**Gegeven tekst:**
◇ ◇ ◇
Participerend / niet-participerend observatieonderzoek

  • In theorie: Bestudeert de onderzoeker de mensen van buitenaf of wordt de onderzoeker deel van de groep?

Verhuld / onverhuld observatieonderzoek

  • In theorie: Weten de mensen wel of niet dat ze geobserveerd worden?

Systematisch / niet-systematisch observatieonderzoek

  • In theorie: Zijn de fenomenen waar naar gekeken wordt wel of niet van tevoren vastgelegd?
    Bij kwantitatieve data zien we vaak systematisch onderzoek.
    Bij kwalitatieve data zien we meestal niet-systematisch onderzoek.

Site

  • In theorie: Als onderzoeker moet je toegang krijgen tot een bepaalde onderzoeksplek. Bijvoorbeeld een verzorgingstehuis. Het verzorgingstehuis is hier de site.

Gatekeeper

  • In theorie: Toegang krijgen tot een site gebeurt vaak via een gatekeeper. Dit is bijvoorbeeld de directeur van de school, of de leidinggevende van het verzorgingstehuis.

Key informant

  • In theorie: Als de onderzoeker participeert in de groep, dan is er een persoon waar veel meer mee gesproken wordt dan met de rest van de participanten. Bijvoorbeeld een specifieke juf, omdat de onderzoeker alleen meeloopt met één klas.

Reactiviteit

  • In theorie: Het feit dat de participanten weten dat ze geobserveerd worden. De reactiviteit heeft invloed op de kwaliteit van de data.
◇ ◇ ◇
**Aangeleverd materiaal:**
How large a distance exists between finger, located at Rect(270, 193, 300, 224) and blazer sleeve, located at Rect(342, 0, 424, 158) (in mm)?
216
◇ ◇ ◇
**Opdrachten:**
(1) Neem uit de tekst over observatieonderzoek letterlijk over vanaf "Bij kwalitatieve data" tot en met "hier de site.".
(2) Schrijf de tekst over observatieonderzoek verder met wat na de laatste zin volgt.

**Antwoorden per opdracht:**
(1)
Bij kwalitatieve data zien we meestal niet-systematisch onderzoek.

Site

  • In theorie: Als onderzoeker moet je toegang krijgen tot een bepaalde onderzoeksplek. Bijvoorbeeld een verzorgingstehuis. Het verzorgingstehuis is hier de site.

(2)
Hawthorne effect

  • In theorie: De participanten weten dat ze geobserveerd worden en gaan zich daarom anders gedragen. Dat leidt tot andere resultaten.

Complete participants of participant observers

  • In theorie: Hier loopt de onderzoeker mee met de participanten en is hij onderdeel van de groep. Het voordeel is dat de onderzoeker de fenomenen heel goed kan observeren. Het nadeel is de onderzoeker té betrokken kan raken bij deze mensen.

Observers en covert observers

  • In theorie: Hier observeert de onderzoeker de groep vanaf een afstand en is hij zelf geen onderdeel van de groep. Het voordeel is dat dit leidt tot objectievere observaties. Het nadeel is dat het mogelijk kan leiden tot misinterpretaties, omdat de onderzoeker er te ver vanaf staat.

Triangulatie

  • In theorie: Triangulatie is het combineren van verschillende dataverzamelingsmethodes. Er zijn vier soorten triangulatie die je moet kennen.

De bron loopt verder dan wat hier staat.